Probably no aspect of BPM has underperformed versus expectations more than simulation.  It should be a valuable tool that is commonly used in the course of process analysis… but it’s just not.  I’ve been thinking about why that is, and what it would take to make simulation useful in actual practice.  It comes down to two basic things: better tools, and better-defined methodologies for deriving useful results from those tools.  I haven’t tried every simulation tool out there, so there may be some that do what I ask already.

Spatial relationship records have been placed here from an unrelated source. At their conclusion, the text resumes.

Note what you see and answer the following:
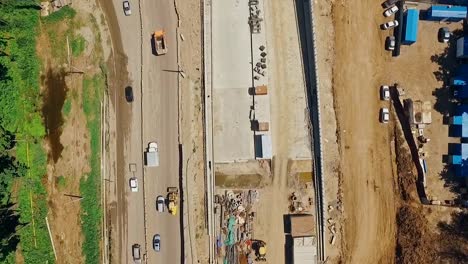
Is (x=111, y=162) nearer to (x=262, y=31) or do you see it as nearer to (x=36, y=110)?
(x=36, y=110)

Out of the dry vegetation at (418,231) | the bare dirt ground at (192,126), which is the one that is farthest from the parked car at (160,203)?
the dry vegetation at (418,231)

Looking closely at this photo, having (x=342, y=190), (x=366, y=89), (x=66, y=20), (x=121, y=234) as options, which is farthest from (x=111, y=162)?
(x=366, y=89)

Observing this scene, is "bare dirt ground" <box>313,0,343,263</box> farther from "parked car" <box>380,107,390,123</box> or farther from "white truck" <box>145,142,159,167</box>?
"white truck" <box>145,142,159,167</box>

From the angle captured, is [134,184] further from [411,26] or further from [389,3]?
[411,26]

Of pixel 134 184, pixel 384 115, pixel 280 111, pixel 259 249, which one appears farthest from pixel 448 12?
pixel 134 184

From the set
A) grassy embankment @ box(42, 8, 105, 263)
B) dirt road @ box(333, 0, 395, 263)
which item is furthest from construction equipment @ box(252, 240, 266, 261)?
grassy embankment @ box(42, 8, 105, 263)

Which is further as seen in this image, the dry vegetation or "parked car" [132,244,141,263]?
"parked car" [132,244,141,263]
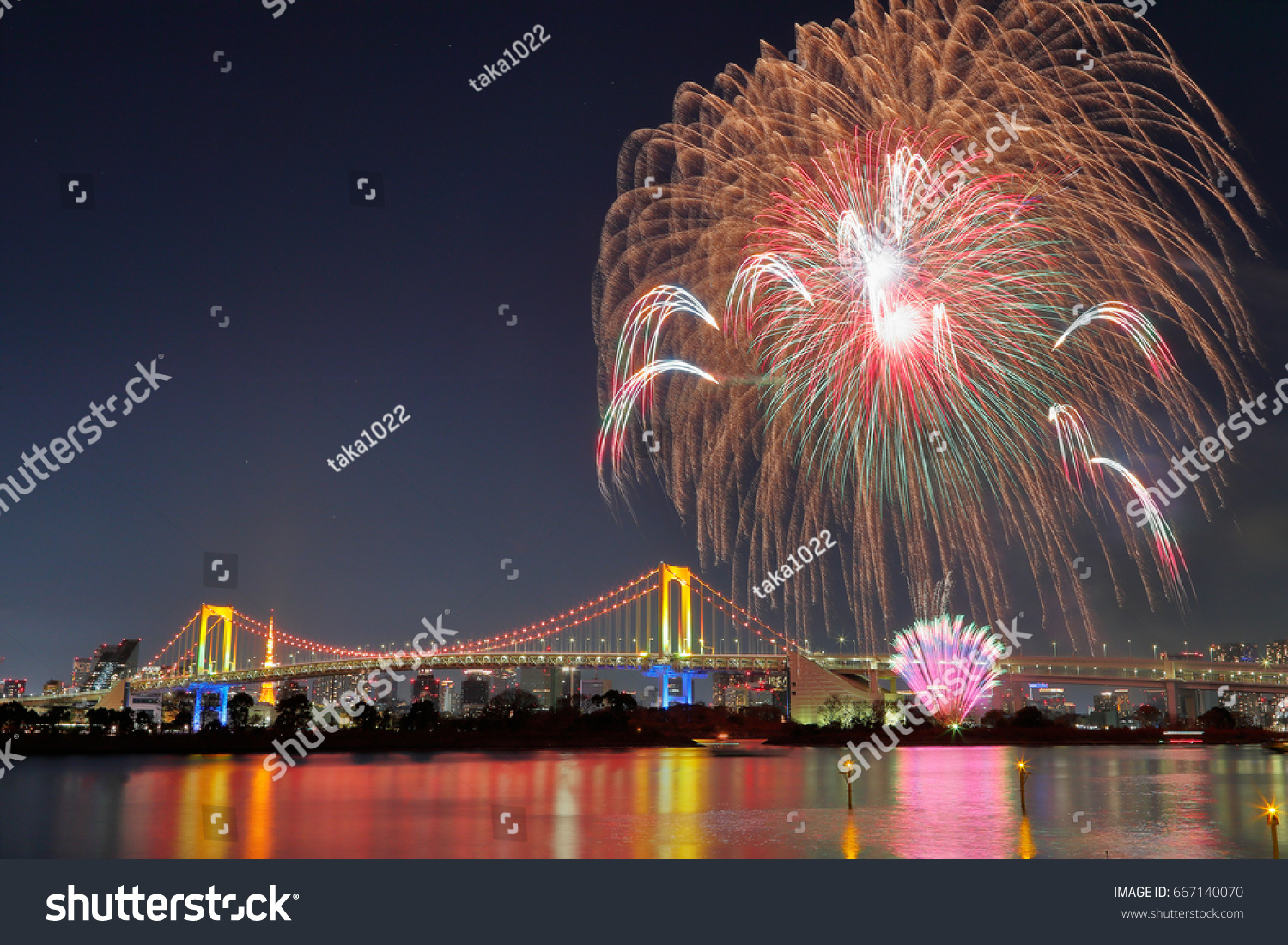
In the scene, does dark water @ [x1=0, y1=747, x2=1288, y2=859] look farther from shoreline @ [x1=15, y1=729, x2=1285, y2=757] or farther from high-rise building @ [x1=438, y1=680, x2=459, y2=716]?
high-rise building @ [x1=438, y1=680, x2=459, y2=716]

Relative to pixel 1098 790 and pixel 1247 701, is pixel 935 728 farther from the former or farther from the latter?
pixel 1247 701

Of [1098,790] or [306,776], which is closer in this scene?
[1098,790]

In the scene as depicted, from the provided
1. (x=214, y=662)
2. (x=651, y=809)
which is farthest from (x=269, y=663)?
(x=651, y=809)

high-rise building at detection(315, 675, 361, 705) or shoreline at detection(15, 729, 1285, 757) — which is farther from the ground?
high-rise building at detection(315, 675, 361, 705)

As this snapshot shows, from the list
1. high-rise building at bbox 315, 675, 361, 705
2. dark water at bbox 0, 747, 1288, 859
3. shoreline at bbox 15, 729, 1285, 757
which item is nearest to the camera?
dark water at bbox 0, 747, 1288, 859

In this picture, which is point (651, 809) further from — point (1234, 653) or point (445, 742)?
point (1234, 653)

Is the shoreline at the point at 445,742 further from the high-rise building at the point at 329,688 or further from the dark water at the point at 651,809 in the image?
the high-rise building at the point at 329,688

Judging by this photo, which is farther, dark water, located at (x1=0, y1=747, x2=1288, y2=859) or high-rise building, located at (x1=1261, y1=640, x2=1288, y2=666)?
high-rise building, located at (x1=1261, y1=640, x2=1288, y2=666)

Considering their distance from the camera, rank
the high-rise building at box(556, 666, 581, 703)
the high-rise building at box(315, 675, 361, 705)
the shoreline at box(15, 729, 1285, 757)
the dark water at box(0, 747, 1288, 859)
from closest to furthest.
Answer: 1. the dark water at box(0, 747, 1288, 859)
2. the shoreline at box(15, 729, 1285, 757)
3. the high-rise building at box(556, 666, 581, 703)
4. the high-rise building at box(315, 675, 361, 705)

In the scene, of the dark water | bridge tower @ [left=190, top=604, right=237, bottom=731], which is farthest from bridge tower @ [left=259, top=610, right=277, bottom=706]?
the dark water
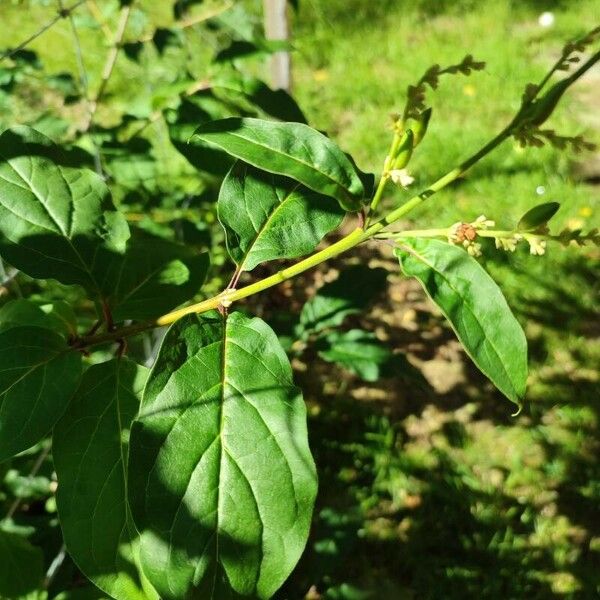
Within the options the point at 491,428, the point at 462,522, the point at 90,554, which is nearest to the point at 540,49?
the point at 491,428

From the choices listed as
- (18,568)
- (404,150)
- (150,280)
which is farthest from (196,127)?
(18,568)

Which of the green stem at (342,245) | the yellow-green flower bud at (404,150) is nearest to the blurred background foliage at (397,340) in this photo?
the green stem at (342,245)

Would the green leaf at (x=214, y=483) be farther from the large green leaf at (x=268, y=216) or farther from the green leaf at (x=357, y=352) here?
the green leaf at (x=357, y=352)

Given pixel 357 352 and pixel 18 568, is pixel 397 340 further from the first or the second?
pixel 18 568

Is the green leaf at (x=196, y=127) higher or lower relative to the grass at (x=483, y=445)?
higher

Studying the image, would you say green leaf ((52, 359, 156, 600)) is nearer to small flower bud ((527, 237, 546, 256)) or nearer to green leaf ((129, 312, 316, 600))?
green leaf ((129, 312, 316, 600))
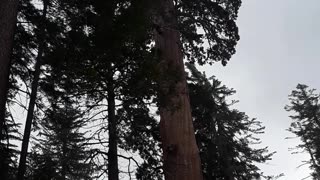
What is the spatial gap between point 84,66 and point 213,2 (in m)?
3.48

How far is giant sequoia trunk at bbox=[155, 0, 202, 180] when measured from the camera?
201 inches

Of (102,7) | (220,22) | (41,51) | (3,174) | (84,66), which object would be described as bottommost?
(3,174)

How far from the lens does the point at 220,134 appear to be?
669 inches

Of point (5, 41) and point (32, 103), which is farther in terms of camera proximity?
point (32, 103)

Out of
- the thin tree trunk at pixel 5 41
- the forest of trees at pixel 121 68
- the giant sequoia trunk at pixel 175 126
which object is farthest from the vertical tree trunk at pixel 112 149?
the thin tree trunk at pixel 5 41

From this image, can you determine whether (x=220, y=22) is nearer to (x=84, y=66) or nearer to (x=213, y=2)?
(x=213, y=2)

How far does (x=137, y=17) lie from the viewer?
5215 millimetres

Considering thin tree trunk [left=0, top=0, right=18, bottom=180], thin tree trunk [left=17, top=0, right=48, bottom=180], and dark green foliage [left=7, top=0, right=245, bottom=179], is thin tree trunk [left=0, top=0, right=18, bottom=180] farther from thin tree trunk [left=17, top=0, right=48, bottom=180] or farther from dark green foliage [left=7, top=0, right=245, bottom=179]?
thin tree trunk [left=17, top=0, right=48, bottom=180]

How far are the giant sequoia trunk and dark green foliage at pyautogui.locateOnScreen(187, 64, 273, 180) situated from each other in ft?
25.6

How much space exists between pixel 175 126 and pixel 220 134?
12.0 metres

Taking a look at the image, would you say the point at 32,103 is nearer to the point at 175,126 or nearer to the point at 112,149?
the point at 112,149

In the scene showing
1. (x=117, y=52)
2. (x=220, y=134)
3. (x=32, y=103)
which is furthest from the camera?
(x=220, y=134)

So what’s needed in a tool?  To me, it goes without saying that the typical user of simulation tools is a business process analyst doing process redesign, not an implementation developer.  Right off the bat, that implies several things that disqualify most of today’s tools:

1. Simulation should not be embedded in a BPMS. The results of simulation may be what motivates the purchase of a BPMS, but you should not have to buy an automation runtime just to quantify its expected benefits.  In fact, I am not sure it should be tied to a particular modeling tool.  I’d like a tool that can import any properly serialized BPMN 2.0 XML file in the analytic subclass.  That means it should understand BPMN events, like the probability of a message arrival at a boundary event, and able to follow error throw-catch.  And, as you might expect, I’d like it to recognize my Method and Style conventions, such as matching subprocess end states with a gateway that immediately follows it, so that simulated instances that hit the OK end state automatically follow the yes path out of the gateway labeled OK? (The tool I use in my training doesn’t do this, and it drives me crazy.)

2. Simulation should not require programming, even javascript. Yes you need expressions to set simulation parameters, so point-click expression-builders are fine.

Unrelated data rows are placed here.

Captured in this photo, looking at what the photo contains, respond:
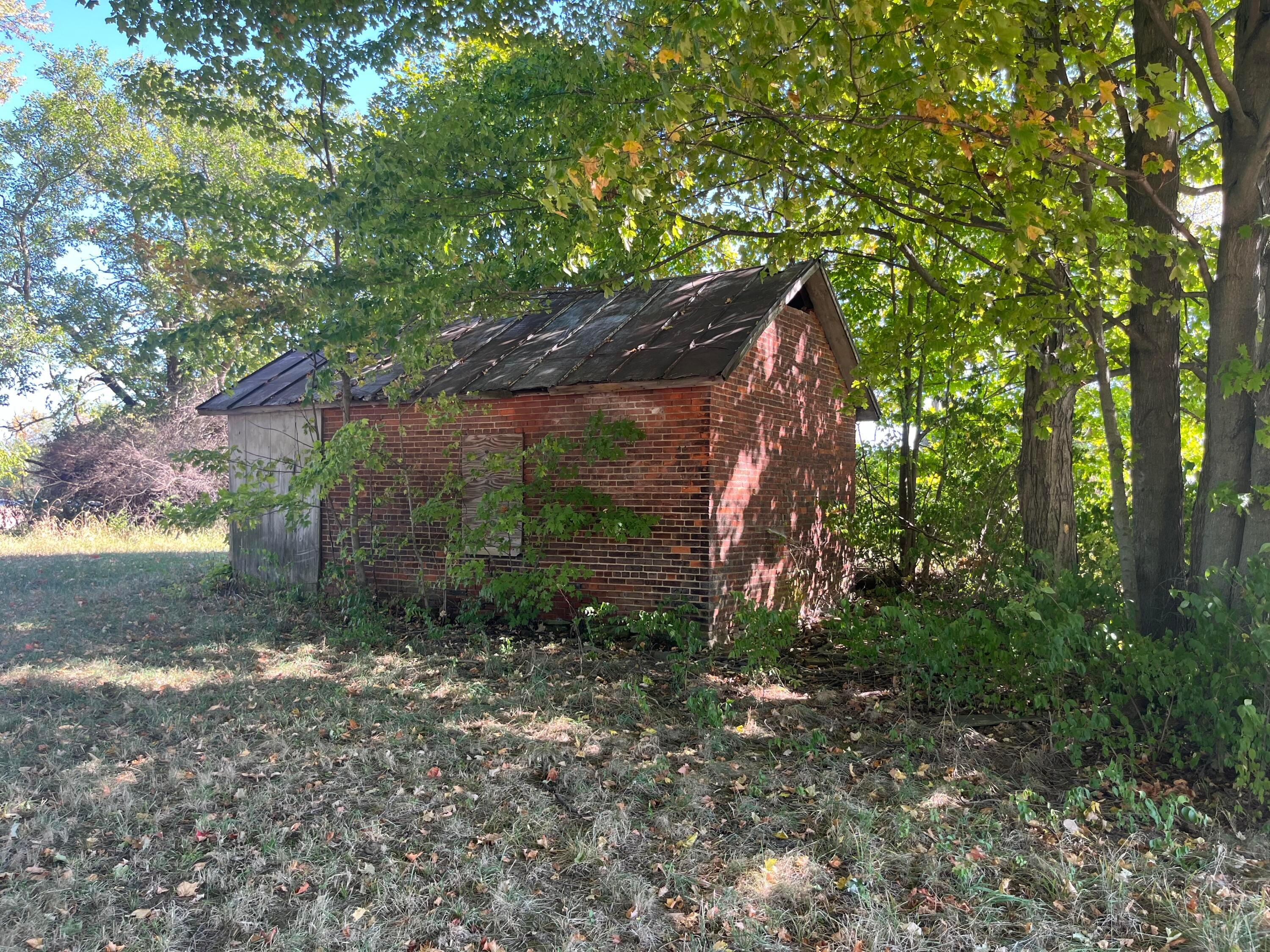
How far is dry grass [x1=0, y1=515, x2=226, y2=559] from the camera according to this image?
1759 cm

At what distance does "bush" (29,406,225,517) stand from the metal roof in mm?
11636

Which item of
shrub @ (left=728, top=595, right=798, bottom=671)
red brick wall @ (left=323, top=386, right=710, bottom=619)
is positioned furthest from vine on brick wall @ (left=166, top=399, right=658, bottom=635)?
shrub @ (left=728, top=595, right=798, bottom=671)

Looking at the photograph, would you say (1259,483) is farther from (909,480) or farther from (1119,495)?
(909,480)

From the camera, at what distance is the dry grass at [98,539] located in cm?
1759

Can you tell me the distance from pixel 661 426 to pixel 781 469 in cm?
222

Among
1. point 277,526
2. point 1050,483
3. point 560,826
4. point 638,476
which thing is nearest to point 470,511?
point 638,476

3. Simulation should address the kinds of structural improvements most common in process redesign, e.g. Lean principles, not just labor utilization efficiency in heads-down workflows.  Almost all of the simulation tools I have looked at seem designed to solve the process bottleneck problem: How many widget-tweakers do we need at the widget-twiddling step to relieve the bottleneck?  Optimizing that kind of heads-down work is, of course, a possible use of simulation, but it is rarely what process improvement folks are worried about.  They are thinking about things like how much checking and rechecking is needed, and should it be up front or at the end of the chain?  The tool needs to understand the difference between waiting time (or lead time), which does not consume the resource, and active time, which does.  Rework is a key issue; if your model loops back, can simulation allow different parameter values for the second time around?  And what is the effect of assigning this task to role A vs role B or some outsourced service provider?  There are time, cost, and quality tradeoffs… but most simulation tools cannot expose them.

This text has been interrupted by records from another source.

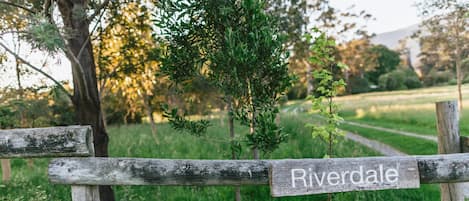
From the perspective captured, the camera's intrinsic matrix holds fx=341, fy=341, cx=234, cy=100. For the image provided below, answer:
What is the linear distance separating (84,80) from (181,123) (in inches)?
68.1

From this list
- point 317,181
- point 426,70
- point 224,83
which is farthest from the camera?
point 426,70

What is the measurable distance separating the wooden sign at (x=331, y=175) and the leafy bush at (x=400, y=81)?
98.0ft

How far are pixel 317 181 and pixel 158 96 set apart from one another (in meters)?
10.1

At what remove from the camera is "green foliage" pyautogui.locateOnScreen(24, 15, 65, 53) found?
111 inches

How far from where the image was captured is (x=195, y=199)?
4895mm

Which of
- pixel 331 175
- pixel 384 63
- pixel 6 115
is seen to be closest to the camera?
pixel 331 175

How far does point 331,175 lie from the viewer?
253 cm

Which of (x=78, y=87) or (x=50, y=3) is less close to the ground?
(x=50, y=3)

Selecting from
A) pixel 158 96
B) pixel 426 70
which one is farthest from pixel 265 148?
pixel 426 70

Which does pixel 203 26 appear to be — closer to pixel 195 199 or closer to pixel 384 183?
pixel 384 183

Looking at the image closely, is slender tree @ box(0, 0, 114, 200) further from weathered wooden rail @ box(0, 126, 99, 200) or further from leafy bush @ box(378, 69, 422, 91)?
leafy bush @ box(378, 69, 422, 91)

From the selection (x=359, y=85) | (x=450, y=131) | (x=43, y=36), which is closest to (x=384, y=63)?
(x=359, y=85)

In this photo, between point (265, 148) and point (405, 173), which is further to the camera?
point (265, 148)

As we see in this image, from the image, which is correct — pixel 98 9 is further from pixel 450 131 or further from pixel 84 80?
pixel 450 131
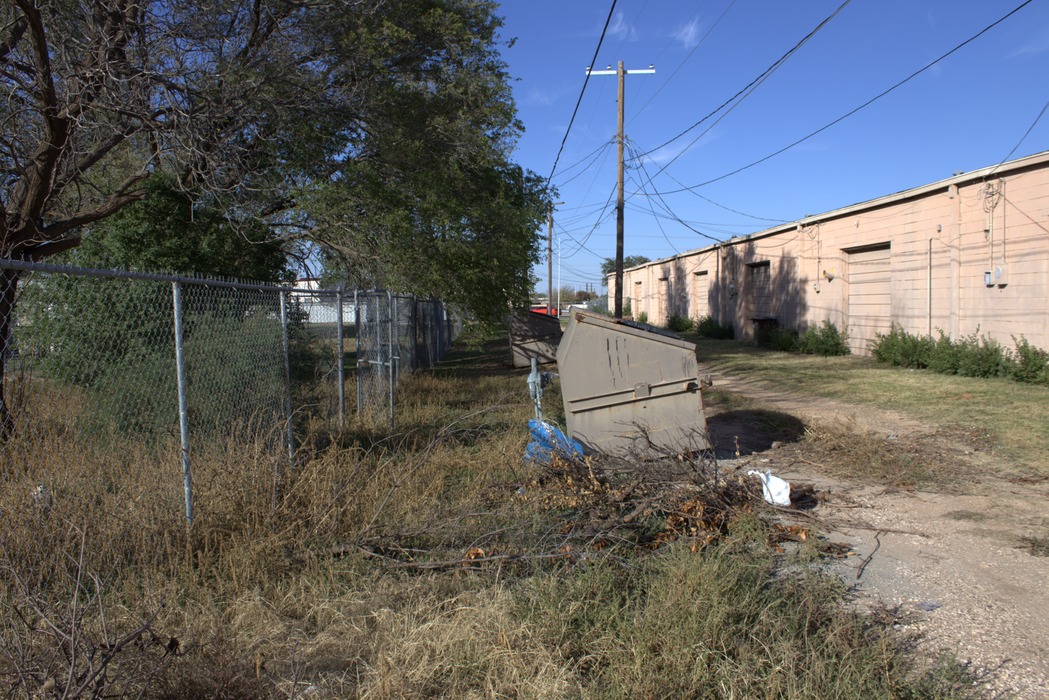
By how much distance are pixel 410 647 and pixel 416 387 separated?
8.13 meters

4. Simulation should provide useful cost and quality metrics, in addition to time-based metrics.  Time-based metrics come essentially for free with simulation, but cost and quality metrics, if you can get them at all, require processing the simulation output through Excel or database queries.  If I have multiple scenarios that differ in terms of process structure and task assignment logic, I’d like to see not only differences in cycle time but differences in activity-based costing (including indirect costs) and differences in quality or risk metrics as well.  The notion of process (and subprocess) end states plays a key role here, as it does generally in BPMN Method and Style.  Here simulation methodology interacts with modeling methodology.

5. Simulation should actively assist the user with setting model parameters to match known aggregated metrics of the as-is process. One thing almost everyone can agree on about simulation is Garbage In Garbage Out.  So the first thing you MUST do is to accurately model the as-is process and make sure that simulation matches known metrics in the aggregate.  Knowing the outputs – e.g. 75% of loan applications of a certain type are approved, and it takes 3 days +/- 25%. – does not mean it is easy for the user to set the branching ratios at every gateway, the probabilities at every event, or even the mean duration of each specific task.  The tool should help you do that, at least as a starting point.  Once you have a set of reasonable simulation parameters for an as-is model that matches known aggregate results, you need to justify any change to each parameter when you model the to-be.

There is a lot more detail behind each of these, but it’s a good place to stop.  I am working with a tool now in development that tries to do it right.  I’ll be writing more about this topic as the tool gets better.